5)Definition of Independent Director as contained in Clause 49 of the Listing Agreement---
For the purpose of the sub-clause (ii), the expression ‘independent director’ shall mean a non-executive director of the company who:
a. apart from receiving director’s remuneration, does not have any material pecuniary relationships or transactions with the company, its promoters, its directors, its senior management or its holding company, its subsidiaries and associates which may affect independence of the director;
b. is not related to promoters or persons occupying management positions at the board level or at one level below the board;
c. has not been an executive of the company in the immediately preceding three financial years;
d. is not a partner or an executive or was not partner or an executive during the preceding three years, of any of the following:
i. the statutory audit firm or the internal audit firm that is associated with the company, and
ii. the legal firm(s) and consulting firm(s) that have a material association with the company.
e. is not a material supplier, service provider or customer or a lessor or lessee of the company, which may affect independence of the director;
f. is not a substantial shareholder of the company i.e. owning two percent or more of the block of voting shares.

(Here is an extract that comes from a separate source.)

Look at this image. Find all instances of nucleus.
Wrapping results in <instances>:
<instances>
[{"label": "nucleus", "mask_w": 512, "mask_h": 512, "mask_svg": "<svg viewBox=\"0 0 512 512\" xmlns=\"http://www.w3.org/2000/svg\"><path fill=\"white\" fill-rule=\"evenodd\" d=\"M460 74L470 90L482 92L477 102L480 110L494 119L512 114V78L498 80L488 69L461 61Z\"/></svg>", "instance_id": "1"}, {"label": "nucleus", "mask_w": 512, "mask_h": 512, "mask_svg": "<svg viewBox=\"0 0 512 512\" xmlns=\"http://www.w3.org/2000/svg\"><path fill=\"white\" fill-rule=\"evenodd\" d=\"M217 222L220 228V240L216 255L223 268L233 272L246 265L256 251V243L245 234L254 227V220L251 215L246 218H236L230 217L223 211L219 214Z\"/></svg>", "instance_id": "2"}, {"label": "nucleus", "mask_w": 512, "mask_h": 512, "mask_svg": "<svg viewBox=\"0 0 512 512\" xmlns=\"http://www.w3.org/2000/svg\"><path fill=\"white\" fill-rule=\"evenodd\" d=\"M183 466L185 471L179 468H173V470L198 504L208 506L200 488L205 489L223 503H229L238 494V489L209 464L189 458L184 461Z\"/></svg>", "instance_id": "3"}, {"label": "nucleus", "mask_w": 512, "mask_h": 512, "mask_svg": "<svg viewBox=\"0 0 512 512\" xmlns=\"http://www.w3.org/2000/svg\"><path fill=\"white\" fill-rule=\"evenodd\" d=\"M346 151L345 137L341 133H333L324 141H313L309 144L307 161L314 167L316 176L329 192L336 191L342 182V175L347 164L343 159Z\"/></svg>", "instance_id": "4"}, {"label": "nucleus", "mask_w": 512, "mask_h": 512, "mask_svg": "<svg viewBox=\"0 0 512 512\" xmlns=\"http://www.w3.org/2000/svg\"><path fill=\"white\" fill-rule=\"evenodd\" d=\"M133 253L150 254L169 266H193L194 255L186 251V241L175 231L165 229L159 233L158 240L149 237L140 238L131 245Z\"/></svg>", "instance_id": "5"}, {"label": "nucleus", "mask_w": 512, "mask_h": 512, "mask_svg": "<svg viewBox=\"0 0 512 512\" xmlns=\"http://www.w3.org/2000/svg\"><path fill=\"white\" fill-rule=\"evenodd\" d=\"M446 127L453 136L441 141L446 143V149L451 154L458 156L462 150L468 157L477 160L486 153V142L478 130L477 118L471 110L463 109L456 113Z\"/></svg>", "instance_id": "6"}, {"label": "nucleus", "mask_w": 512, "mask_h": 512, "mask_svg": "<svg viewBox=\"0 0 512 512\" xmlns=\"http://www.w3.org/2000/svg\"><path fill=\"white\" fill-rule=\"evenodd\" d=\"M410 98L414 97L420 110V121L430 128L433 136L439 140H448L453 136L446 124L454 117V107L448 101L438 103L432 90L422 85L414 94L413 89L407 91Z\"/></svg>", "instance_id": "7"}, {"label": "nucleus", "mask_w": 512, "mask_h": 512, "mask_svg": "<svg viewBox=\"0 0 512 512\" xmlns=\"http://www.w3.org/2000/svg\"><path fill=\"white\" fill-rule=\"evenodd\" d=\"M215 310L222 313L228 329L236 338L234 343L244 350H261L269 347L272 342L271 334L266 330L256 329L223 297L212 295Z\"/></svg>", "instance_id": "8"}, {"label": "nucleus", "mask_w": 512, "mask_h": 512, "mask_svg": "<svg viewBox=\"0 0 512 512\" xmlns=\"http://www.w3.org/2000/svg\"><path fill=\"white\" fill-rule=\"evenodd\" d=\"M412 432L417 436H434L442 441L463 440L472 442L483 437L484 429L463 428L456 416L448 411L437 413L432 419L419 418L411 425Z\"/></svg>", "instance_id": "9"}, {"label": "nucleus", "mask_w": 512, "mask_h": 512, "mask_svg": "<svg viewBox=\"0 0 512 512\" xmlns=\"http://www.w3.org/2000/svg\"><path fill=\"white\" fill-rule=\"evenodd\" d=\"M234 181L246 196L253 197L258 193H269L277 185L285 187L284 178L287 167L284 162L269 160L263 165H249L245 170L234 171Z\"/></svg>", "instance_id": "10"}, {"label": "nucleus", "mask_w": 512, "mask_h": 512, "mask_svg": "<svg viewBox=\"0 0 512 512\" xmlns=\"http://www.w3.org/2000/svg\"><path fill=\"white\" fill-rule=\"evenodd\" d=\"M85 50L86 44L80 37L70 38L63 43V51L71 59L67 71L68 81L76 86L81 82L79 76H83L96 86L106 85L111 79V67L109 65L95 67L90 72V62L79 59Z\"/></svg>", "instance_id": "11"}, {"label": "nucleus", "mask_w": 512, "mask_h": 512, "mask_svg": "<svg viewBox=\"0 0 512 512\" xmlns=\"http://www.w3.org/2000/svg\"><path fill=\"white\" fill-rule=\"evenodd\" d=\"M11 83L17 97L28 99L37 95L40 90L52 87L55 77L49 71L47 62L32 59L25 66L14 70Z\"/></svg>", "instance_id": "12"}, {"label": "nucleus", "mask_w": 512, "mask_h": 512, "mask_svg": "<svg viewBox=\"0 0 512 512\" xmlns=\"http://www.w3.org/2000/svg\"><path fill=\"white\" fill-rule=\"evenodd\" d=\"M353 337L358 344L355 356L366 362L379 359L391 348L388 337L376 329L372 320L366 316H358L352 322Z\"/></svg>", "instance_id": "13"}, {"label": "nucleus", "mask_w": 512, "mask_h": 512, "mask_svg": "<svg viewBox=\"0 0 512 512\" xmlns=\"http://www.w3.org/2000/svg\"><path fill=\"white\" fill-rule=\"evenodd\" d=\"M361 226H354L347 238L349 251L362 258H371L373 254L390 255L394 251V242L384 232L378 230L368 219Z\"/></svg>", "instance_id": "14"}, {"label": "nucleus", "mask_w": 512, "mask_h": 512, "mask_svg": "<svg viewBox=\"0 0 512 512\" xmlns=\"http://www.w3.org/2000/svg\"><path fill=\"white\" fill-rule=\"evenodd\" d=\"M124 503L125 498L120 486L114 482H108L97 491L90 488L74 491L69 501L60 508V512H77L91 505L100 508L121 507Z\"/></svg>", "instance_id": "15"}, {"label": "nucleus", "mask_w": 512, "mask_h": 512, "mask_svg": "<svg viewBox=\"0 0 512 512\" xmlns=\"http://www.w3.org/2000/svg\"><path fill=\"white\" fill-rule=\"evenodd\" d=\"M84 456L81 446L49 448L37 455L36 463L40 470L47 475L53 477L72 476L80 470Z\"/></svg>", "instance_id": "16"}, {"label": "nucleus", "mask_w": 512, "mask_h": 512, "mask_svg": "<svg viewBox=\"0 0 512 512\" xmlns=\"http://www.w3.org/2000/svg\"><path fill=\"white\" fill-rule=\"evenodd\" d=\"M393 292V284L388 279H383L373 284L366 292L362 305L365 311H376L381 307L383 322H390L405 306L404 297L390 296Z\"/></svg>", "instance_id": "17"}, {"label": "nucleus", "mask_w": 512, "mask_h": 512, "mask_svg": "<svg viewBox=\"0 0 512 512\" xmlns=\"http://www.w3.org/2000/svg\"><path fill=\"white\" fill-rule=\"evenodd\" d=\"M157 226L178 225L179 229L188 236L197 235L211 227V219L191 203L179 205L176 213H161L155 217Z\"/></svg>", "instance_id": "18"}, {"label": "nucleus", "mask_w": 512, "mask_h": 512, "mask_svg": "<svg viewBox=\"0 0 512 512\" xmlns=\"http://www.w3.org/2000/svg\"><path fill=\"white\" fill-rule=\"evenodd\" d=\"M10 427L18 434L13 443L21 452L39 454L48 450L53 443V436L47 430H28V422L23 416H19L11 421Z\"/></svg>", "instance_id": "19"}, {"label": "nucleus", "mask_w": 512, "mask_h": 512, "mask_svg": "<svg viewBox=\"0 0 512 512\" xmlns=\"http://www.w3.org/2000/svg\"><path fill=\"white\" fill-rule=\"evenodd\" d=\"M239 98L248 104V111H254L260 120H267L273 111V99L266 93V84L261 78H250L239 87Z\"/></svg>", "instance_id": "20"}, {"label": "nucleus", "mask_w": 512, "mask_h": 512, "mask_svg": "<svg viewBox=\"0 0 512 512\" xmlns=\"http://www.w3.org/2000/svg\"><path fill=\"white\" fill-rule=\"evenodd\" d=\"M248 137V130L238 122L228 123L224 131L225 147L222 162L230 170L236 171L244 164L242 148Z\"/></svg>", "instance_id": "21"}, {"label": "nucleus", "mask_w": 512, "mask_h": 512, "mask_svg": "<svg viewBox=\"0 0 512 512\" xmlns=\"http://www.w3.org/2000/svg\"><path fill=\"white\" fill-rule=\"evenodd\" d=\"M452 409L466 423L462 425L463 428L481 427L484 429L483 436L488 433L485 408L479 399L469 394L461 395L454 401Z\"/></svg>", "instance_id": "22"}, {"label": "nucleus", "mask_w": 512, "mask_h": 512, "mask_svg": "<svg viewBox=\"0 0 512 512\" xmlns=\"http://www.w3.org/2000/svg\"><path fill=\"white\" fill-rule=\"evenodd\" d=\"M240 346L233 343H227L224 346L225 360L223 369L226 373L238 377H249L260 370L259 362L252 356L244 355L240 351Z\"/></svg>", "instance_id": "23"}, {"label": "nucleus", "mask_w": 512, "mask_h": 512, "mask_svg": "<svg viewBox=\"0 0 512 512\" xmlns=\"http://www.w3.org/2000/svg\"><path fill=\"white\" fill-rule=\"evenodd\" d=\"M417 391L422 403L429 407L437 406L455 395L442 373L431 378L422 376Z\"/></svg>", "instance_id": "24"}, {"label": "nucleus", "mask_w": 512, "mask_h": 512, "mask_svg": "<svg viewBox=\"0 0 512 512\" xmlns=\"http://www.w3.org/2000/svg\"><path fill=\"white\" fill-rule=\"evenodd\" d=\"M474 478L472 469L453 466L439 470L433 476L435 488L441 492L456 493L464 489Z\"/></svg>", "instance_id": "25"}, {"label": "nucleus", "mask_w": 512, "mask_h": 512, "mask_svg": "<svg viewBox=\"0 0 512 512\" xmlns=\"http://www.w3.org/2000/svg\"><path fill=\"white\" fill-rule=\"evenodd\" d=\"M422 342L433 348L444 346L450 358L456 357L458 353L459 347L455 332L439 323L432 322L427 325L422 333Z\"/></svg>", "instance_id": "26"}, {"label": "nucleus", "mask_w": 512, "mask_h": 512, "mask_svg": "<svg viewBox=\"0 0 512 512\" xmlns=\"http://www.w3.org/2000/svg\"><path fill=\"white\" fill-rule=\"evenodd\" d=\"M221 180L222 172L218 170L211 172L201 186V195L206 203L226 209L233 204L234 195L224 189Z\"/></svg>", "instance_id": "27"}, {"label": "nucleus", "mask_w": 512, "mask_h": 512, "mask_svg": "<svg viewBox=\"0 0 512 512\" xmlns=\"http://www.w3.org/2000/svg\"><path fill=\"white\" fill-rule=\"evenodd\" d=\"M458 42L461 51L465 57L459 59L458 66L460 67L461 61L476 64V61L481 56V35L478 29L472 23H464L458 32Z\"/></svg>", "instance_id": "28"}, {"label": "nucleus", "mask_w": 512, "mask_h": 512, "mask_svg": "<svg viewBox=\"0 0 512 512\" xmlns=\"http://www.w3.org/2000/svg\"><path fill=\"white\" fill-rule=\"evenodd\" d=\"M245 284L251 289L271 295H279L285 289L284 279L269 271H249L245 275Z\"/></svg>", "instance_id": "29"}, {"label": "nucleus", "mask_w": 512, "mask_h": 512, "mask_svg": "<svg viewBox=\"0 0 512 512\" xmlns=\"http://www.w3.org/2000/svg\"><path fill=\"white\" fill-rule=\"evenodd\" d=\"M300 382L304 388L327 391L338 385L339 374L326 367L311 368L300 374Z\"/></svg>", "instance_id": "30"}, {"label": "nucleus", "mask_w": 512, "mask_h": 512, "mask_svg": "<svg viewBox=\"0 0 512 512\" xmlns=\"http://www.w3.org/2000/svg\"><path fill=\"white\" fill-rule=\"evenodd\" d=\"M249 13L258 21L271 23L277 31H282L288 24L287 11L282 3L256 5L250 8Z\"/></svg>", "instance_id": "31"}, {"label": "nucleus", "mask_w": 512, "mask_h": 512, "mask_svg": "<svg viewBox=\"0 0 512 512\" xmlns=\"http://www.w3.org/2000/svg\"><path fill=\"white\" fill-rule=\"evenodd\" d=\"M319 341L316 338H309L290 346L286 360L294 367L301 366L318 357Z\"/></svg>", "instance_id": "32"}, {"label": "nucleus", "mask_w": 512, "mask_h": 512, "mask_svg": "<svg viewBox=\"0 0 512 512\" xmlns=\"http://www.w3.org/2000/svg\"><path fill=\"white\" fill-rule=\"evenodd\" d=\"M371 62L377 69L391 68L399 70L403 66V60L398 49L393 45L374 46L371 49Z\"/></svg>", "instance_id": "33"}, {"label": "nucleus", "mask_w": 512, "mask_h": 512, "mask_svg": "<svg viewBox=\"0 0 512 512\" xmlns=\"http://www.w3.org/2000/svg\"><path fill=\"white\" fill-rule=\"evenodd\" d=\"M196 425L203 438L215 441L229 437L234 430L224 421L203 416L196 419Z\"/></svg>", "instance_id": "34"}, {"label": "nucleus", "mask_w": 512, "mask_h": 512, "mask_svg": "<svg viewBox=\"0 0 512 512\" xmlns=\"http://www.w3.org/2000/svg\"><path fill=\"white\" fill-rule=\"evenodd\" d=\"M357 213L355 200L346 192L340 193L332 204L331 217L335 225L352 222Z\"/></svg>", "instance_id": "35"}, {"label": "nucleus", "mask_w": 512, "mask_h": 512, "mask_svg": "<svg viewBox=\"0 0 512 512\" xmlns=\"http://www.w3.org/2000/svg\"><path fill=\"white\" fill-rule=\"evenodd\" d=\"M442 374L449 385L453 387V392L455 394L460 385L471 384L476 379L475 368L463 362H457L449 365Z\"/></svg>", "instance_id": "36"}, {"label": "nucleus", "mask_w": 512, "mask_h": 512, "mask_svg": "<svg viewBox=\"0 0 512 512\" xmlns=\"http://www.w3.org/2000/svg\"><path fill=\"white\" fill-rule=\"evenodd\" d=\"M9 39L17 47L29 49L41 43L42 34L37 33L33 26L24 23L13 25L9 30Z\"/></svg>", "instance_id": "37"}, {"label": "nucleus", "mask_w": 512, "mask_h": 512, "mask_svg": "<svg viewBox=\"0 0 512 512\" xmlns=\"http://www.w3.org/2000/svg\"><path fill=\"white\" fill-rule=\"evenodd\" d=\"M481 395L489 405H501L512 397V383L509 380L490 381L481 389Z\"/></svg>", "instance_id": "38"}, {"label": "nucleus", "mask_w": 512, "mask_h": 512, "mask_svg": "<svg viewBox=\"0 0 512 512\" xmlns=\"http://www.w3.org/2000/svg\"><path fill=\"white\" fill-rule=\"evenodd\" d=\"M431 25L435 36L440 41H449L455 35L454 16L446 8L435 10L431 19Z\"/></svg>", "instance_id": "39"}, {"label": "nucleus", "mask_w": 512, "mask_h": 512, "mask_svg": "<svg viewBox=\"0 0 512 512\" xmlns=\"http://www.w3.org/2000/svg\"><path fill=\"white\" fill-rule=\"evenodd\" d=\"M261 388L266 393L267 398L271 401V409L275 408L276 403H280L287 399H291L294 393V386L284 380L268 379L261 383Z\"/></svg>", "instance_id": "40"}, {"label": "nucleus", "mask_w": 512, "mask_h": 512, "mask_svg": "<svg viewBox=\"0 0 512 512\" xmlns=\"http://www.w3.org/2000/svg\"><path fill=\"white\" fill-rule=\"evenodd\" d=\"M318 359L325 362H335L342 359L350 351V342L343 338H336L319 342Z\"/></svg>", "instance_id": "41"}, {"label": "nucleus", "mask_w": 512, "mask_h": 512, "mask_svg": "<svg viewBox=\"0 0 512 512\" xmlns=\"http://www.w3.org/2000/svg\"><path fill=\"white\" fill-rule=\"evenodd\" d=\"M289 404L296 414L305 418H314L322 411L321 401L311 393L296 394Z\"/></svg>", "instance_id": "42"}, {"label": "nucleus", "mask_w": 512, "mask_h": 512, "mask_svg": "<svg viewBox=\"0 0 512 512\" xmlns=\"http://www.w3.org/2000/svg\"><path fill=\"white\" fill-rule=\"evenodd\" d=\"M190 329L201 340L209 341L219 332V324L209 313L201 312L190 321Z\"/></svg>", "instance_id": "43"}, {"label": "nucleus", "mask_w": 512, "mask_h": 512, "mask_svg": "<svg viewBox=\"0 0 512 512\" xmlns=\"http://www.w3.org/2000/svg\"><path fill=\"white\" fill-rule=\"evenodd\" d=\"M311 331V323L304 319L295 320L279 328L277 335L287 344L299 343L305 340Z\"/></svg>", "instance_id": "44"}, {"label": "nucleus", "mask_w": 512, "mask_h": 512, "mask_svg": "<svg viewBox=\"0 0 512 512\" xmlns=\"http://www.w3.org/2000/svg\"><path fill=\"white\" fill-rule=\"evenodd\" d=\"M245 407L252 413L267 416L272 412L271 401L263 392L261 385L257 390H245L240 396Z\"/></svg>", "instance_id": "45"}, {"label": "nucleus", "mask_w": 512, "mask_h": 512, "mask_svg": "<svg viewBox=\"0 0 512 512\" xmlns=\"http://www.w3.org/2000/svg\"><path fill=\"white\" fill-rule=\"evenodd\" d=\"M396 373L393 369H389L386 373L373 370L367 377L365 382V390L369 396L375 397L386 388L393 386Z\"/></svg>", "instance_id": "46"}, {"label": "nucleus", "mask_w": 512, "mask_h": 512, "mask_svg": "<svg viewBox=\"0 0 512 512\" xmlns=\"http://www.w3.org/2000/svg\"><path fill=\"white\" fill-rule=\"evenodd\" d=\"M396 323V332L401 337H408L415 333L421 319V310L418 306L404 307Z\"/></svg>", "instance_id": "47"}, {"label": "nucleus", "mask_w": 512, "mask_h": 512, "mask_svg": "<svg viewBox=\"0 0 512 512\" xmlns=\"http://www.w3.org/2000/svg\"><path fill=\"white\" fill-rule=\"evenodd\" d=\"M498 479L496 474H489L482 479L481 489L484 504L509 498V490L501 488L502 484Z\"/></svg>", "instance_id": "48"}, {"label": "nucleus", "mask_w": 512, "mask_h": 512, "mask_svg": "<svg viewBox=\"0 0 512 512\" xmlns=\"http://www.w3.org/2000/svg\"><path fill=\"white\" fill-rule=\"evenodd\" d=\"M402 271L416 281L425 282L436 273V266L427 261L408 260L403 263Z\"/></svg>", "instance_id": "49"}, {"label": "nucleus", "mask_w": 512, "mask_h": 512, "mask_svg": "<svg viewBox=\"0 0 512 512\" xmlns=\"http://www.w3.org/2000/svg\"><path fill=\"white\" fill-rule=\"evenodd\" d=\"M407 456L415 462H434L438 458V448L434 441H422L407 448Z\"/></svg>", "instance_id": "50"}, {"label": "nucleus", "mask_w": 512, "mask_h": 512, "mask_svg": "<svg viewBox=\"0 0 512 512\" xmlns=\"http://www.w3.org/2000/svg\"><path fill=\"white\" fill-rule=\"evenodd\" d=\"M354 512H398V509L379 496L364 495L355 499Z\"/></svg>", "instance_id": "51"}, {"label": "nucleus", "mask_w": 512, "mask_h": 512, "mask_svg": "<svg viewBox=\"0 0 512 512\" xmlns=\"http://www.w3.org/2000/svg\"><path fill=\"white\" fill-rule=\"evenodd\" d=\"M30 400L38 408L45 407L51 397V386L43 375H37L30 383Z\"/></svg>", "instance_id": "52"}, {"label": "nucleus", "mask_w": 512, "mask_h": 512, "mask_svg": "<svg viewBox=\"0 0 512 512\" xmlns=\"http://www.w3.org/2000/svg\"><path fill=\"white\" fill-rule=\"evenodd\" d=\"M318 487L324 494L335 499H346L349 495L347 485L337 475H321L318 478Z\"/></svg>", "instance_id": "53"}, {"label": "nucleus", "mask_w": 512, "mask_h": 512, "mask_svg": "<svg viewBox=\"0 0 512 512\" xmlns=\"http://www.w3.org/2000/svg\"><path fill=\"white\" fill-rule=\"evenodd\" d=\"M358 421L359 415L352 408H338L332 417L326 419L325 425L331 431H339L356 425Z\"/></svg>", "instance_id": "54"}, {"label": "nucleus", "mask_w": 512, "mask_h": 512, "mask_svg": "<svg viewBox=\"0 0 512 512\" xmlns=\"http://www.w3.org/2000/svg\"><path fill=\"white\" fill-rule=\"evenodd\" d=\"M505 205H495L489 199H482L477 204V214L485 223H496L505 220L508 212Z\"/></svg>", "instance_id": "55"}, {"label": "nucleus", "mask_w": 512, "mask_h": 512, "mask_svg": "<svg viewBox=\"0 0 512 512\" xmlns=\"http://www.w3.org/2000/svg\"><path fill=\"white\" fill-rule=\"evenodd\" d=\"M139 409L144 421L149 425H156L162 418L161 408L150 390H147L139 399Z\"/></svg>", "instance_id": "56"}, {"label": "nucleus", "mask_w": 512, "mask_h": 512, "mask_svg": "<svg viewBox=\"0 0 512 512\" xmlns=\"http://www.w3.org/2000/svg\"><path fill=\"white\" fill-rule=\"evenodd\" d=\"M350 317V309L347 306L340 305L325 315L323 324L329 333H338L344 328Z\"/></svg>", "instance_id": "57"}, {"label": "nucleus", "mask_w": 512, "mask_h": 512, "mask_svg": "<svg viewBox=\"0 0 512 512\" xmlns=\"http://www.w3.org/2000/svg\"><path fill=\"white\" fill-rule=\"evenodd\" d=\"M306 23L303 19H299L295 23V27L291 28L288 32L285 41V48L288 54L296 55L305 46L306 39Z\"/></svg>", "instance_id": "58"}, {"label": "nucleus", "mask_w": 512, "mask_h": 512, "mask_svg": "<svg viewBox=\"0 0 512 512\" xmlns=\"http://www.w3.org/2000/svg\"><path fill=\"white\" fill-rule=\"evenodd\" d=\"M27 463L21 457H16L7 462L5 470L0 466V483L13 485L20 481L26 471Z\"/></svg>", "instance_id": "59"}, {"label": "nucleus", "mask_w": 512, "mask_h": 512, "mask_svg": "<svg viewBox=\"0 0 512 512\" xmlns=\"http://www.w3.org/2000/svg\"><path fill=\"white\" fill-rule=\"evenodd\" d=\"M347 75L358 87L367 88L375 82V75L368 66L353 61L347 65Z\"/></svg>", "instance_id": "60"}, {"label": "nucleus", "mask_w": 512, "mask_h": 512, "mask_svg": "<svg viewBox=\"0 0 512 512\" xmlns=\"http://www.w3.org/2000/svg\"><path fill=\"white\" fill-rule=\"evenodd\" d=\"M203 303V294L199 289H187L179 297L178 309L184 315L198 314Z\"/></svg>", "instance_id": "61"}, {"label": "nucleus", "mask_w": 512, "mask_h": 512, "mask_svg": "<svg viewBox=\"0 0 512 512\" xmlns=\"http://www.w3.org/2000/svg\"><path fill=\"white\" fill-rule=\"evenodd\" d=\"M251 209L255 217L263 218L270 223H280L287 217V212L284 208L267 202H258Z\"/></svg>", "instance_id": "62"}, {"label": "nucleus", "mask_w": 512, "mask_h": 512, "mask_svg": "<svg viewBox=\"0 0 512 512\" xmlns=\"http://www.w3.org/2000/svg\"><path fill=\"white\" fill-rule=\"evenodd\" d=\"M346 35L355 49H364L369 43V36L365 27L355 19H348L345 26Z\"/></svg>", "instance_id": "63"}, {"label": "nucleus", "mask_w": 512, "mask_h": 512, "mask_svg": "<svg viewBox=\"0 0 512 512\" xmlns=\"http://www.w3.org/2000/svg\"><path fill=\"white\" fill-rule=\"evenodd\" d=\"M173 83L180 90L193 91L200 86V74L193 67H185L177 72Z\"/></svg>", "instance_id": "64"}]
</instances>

g. is not less than 21 years of age.
6) As per Sub-clause (5) of Clause 149 of The Companies Bill, 2011 an independent director in relation to a company, means a director other than a managing director or a whole-time director or a nominee director—
(a) who, in the opinion of the Board, is a person of integrity and possesses relevant expertise and experience;
(b)(i) who is or was not a promoter of the company or its holding, subsidiary or associate company;
(ii) who is not related to promoters or directors in the company, its holding, subsidiary or associate company;
(c) who has or had no pecuniary relationship with the company, its holding, subsidiary or associate company, or their promoters, or directors, during the two immediately preceding financial years or during the current financial year;
(d) none of whose relatives has or had pecuniary relationship or transaction with the company, its holding, subsidiary or associate company, or their promoters, or directors, amounting to two per cent. or more of its gross turnover or total income or fifty lakh rupees or such higher amount as may be prescribed, whichever is lower, during the two immediately preceding financial years or during the current financial year;
(e) who, neither himself nor any of his relatives—
(i) holds or has held the position of a key managerial personnel or is or has been employee of the company or its holding, subsidiary or associate company in any of the three financial years immediately preceding the financial year in which he is proposed to be appointed;
(ii) is or has been an employee or proprietor or a partner, in any of the three financial years immediately preceding the financial year in which he is proposed to be appointed, of—
(A) a firm of auditors or company secretaries in practice or cost auditor of the company or its holding, subsidiary or associate company; or
(B) any legal or a consulting firm that has or had any transaction with the company, its holding, subsidiary or associate company amounting to ten per cent. or more of the gross turnover of such firm;
(iii) holds together with his relatives two per cent. or more of the total voting power of the company; or
(iv) is a Chief Executive or director, by whatever name called, of any nonprofit organisation that receives twenty-five per cent. or more of its receipts from the company, any of its promoters, directors or its holding, subsidiary or associate company or that holds two per cent. or more of the total voting power of the company; or
(f) who possesses such other qualifications as may be prescribed.